Goal of the exercise — Of the lines in the data below, write out exactly those from the one holding "common name: new zealand robin" through the one holding "scientific name: Numididae", both included.

════════════════════

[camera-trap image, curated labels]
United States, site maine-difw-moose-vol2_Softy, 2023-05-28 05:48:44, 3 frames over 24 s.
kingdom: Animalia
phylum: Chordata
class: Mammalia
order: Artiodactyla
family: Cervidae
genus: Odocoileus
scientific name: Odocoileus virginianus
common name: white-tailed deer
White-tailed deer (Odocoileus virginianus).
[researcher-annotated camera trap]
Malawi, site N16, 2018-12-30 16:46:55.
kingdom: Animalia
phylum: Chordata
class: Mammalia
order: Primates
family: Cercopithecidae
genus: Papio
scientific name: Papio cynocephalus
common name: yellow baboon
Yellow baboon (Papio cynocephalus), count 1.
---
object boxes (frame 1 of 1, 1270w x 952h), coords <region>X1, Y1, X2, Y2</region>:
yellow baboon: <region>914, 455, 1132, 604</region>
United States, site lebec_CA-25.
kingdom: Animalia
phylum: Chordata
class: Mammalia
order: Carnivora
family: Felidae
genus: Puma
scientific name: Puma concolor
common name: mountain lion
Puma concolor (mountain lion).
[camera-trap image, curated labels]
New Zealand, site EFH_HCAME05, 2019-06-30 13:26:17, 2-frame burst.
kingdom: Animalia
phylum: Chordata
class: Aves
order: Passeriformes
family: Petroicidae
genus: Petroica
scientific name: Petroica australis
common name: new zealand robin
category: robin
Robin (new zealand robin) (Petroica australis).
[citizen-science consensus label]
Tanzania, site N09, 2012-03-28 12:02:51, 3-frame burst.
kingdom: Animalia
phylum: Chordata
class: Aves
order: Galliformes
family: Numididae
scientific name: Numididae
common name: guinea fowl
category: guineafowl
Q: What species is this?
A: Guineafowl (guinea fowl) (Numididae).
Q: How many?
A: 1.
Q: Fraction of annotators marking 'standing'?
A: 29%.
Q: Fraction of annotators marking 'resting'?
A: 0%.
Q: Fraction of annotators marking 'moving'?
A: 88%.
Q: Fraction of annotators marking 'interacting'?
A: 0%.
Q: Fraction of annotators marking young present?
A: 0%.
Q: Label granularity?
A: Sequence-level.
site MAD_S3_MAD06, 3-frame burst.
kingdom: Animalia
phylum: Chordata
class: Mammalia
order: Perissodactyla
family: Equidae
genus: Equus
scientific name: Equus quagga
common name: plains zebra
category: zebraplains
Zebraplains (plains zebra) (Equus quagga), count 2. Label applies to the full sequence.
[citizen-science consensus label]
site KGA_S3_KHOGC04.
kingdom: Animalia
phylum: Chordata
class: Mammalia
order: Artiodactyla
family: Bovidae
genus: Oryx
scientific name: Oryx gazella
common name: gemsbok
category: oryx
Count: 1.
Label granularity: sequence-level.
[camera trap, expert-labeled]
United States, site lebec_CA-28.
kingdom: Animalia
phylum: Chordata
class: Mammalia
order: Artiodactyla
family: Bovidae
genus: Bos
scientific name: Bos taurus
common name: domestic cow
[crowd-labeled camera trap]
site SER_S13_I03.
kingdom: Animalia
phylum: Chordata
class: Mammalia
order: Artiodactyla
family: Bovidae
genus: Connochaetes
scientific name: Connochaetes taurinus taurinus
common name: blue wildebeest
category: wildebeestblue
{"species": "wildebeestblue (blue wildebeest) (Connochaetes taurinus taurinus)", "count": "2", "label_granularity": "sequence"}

════════════════════

Exercise result —
common name: new zealand robin
category: robin
Robin (new zealand robin) (Petroica australis).
[citizen-science consensus label]
Tanzania, site N09, 2012-03-28 12:02:51, 3-frame burst.
kingdom: Animalia
phylum: Chordata
class: Aves
order: Galliformes
family: Numididae
scientific name: Numididae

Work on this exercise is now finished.